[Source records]
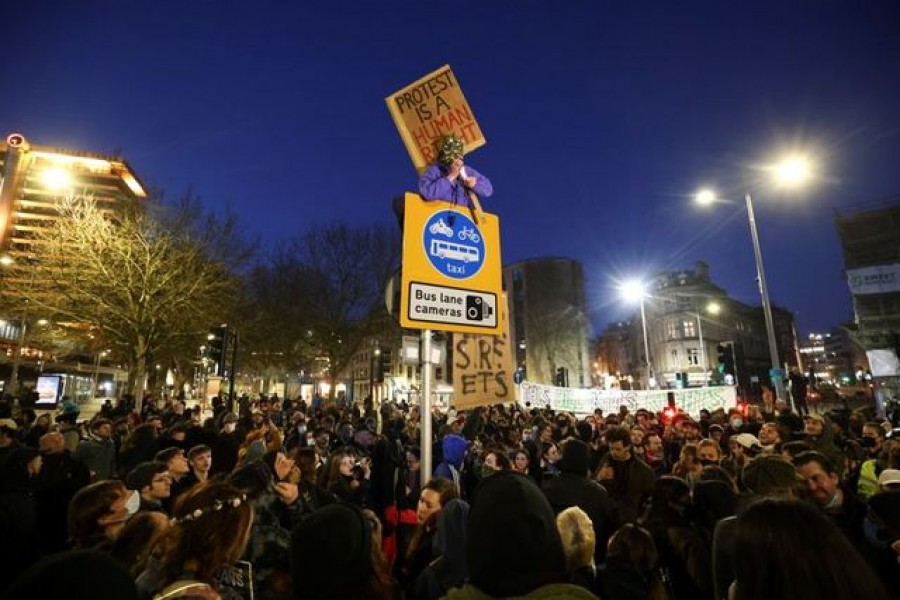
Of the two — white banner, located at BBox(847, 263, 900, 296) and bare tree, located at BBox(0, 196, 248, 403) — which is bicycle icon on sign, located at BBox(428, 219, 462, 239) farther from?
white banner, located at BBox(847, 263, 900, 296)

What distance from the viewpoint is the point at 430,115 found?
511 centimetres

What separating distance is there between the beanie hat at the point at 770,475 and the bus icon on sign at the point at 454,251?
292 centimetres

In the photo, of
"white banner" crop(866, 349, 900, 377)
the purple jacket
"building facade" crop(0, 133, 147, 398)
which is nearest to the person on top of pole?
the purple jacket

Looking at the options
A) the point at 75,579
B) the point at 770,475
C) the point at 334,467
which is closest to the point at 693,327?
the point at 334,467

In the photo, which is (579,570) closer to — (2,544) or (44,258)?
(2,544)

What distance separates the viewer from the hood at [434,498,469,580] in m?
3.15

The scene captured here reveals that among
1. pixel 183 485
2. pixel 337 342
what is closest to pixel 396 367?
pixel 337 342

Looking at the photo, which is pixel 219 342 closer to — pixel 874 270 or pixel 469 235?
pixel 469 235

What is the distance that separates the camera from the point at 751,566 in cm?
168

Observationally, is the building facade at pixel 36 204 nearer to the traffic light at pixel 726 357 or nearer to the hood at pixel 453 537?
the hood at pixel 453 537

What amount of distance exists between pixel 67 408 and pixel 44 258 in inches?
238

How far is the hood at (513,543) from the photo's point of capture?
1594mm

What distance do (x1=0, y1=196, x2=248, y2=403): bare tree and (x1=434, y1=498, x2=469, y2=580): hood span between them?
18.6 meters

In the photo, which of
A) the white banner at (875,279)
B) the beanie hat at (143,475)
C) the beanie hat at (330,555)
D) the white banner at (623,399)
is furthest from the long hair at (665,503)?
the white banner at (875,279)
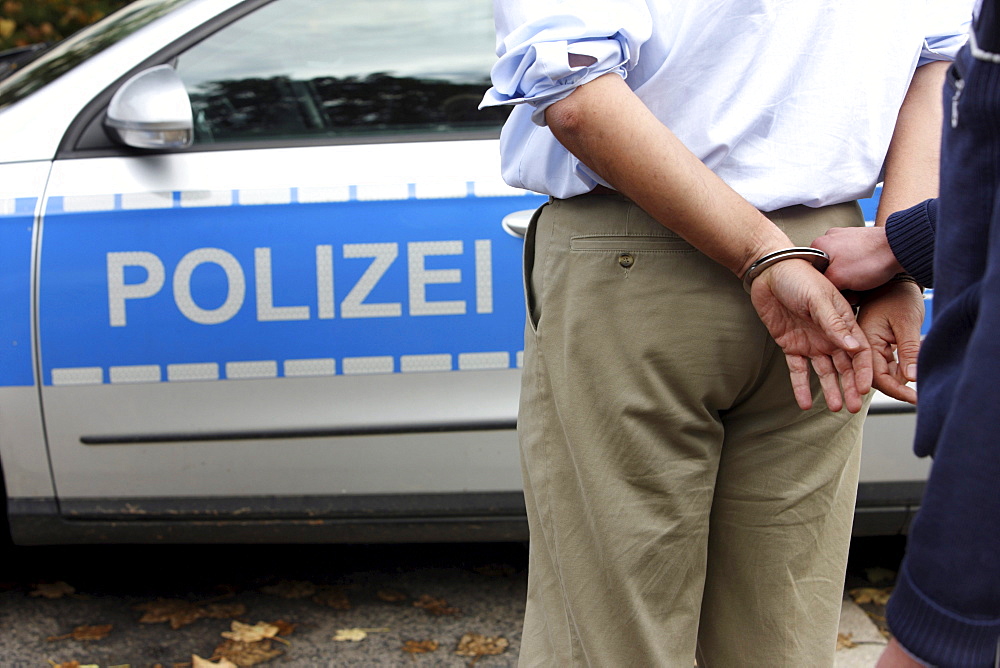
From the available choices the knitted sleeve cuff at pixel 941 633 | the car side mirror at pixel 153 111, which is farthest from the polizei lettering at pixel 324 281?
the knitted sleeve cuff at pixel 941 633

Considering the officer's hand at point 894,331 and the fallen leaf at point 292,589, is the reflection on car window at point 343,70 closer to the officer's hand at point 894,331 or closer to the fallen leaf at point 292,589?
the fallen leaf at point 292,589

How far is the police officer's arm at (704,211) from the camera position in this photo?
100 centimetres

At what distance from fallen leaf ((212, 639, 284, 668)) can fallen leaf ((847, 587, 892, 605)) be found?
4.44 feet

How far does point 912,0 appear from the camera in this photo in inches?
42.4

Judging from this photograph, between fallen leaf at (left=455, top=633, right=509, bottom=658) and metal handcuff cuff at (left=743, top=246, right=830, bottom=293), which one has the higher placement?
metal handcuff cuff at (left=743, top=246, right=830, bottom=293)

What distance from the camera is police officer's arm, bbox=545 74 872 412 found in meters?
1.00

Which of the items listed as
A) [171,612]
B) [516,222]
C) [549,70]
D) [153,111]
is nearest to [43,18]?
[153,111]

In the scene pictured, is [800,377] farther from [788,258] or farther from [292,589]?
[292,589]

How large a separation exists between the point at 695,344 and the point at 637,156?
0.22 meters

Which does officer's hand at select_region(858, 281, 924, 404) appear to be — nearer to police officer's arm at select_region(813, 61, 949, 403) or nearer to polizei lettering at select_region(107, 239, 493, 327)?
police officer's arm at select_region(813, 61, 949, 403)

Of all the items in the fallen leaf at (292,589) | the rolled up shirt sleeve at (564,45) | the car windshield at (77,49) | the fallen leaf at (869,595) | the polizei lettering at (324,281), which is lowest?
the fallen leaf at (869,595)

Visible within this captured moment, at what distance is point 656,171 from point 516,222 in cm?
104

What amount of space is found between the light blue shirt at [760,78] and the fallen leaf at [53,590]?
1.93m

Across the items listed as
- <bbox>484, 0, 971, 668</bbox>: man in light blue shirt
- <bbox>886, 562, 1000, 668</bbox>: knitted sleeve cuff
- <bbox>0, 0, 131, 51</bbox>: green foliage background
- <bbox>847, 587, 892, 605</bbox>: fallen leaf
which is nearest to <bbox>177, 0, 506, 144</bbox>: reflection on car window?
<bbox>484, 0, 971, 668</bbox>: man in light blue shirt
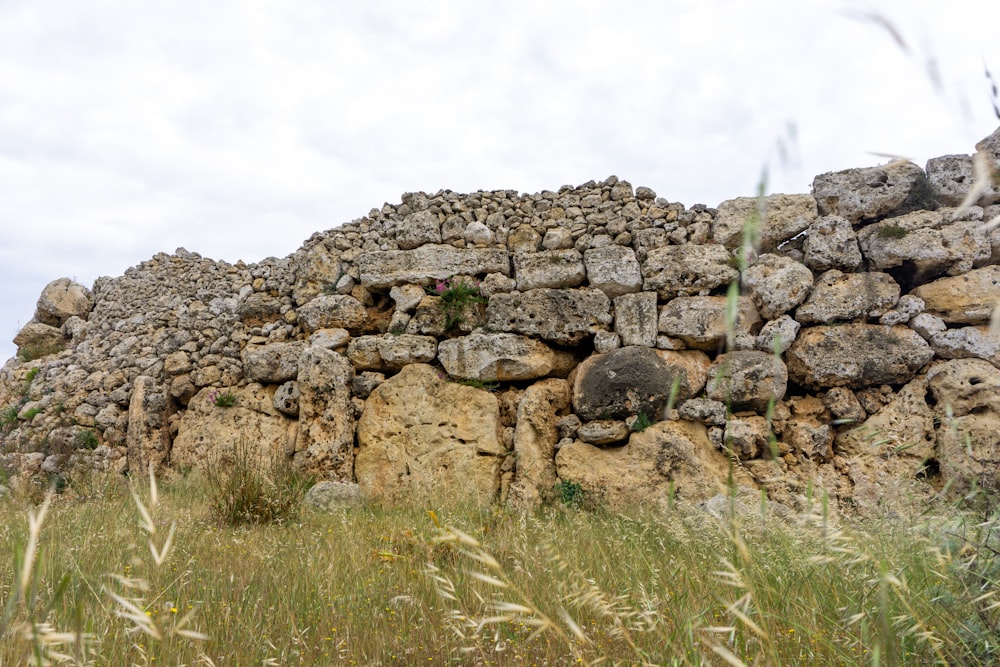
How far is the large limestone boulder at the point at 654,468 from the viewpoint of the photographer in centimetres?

What you should do: Print every line of the entries above word for word, leaving out the pictures.

Task answer:
Of the two — white banner, located at BBox(847, 263, 900, 296) and bare tree, located at BBox(0, 196, 248, 403) — which is bicycle icon on sign, located at BBox(428, 219, 462, 239) farther from?
white banner, located at BBox(847, 263, 900, 296)

What distance from the viewpoint is the point at 430,115 found?
511 centimetres

What separating distance is there between the beanie hat at the point at 770,475 and the bus icon on sign at the point at 454,251?
292 centimetres

In the photo, of
"white banner" crop(866, 349, 900, 377)
the purple jacket
"building facade" crop(0, 133, 147, 398)
which is nearest to the person on top of pole?
the purple jacket

Looking at the options
A) the point at 75,579
B) the point at 770,475
C) the point at 334,467
which is closest to the point at 693,327?
the point at 334,467

In the photo, which is (579,570) closer to — (2,544) or (44,258)?
(2,544)

What distance separates the viewer from the hood at [434,498,469,580] in m?
3.15

The scene captured here reveals that among
1. pixel 183 485
2. pixel 337 342
what is closest to pixel 396 367?
pixel 337 342

Looking at the photo, which is pixel 219 342 closer to — pixel 874 270 or pixel 469 235?
pixel 469 235

What is the distance that separates the camera from the point at 751,566 in cm?
168

Observationally, is the building facade at pixel 36 204 nearer to the traffic light at pixel 726 357 or nearer to the hood at pixel 453 537?
the hood at pixel 453 537

What amount of distance exists between pixel 67 408 and pixel 44 258 in inches?
238

How far is the hood at (513,543) from the photo's point of capture?
1594mm

What distance do (x1=0, y1=196, x2=248, y2=403): bare tree and (x1=434, y1=498, x2=469, y2=580): hood span between them?
18.6 meters

In the photo, which of
A) the white banner at (875,279)
B) the beanie hat at (143,475)
C) the beanie hat at (330,555)
D) the white banner at (623,399)
is furthest from the long hair at (665,503)?
the white banner at (875,279)
From the available choices the knitted sleeve cuff at pixel 941 633 | the car side mirror at pixel 153 111, which is farthest from the polizei lettering at pixel 324 281?
the knitted sleeve cuff at pixel 941 633

Considering the officer's hand at point 894,331 and the fallen leaf at point 292,589, is the reflection on car window at point 343,70 closer to the officer's hand at point 894,331 or closer to the fallen leaf at point 292,589?
the fallen leaf at point 292,589

How far is the police officer's arm at (704,211) from the camera position in this photo?
100 centimetres

At what distance from fallen leaf ((212, 639, 284, 668)) can fallen leaf ((847, 587, 892, 605)) be found?
4.44 feet

How far does point 912,0 appear from the camera in this photo in inches?
42.4

Judging from this photograph, between fallen leaf at (left=455, top=633, right=509, bottom=658) and metal handcuff cuff at (left=743, top=246, right=830, bottom=293), which one has the higher placement?
metal handcuff cuff at (left=743, top=246, right=830, bottom=293)

What distance from the camera is police officer's arm, bbox=545 74 872 412 found in meters?
1.00

Which of the items listed as
A) [171,612]
B) [516,222]
C) [549,70]
D) [153,111]
is nearest to [43,18]?
[153,111]

In the scene pictured, is [800,377] farther from [788,258] or farther from [292,589]?
[292,589]

How large a separation exists between the point at 695,344 and the point at 637,156?
0.22 meters

Which does officer's hand at select_region(858, 281, 924, 404) appear to be — nearer to police officer's arm at select_region(813, 61, 949, 403) or nearer to polizei lettering at select_region(107, 239, 493, 327)?
police officer's arm at select_region(813, 61, 949, 403)

Of all the items in the fallen leaf at (292,589) | the rolled up shirt sleeve at (564,45) | the car windshield at (77,49) | the fallen leaf at (869,595) | the polizei lettering at (324,281), which is lowest?
the fallen leaf at (869,595)

Visible within this captured moment, at what distance is point 656,171 from point 516,222 in cm?
104

What amount of space is found between the light blue shirt at [760,78] and the fallen leaf at [53,590]?
1.93m

Across the items listed as
- <bbox>484, 0, 971, 668</bbox>: man in light blue shirt
- <bbox>886, 562, 1000, 668</bbox>: knitted sleeve cuff
- <bbox>0, 0, 131, 51</bbox>: green foliage background
- <bbox>847, 587, 892, 605</bbox>: fallen leaf
which is nearest to <bbox>177, 0, 506, 144</bbox>: reflection on car window?
<bbox>484, 0, 971, 668</bbox>: man in light blue shirt
How far is the large limestone boulder at the point at 654,468 from the viewpoint of the photographer in centimetres?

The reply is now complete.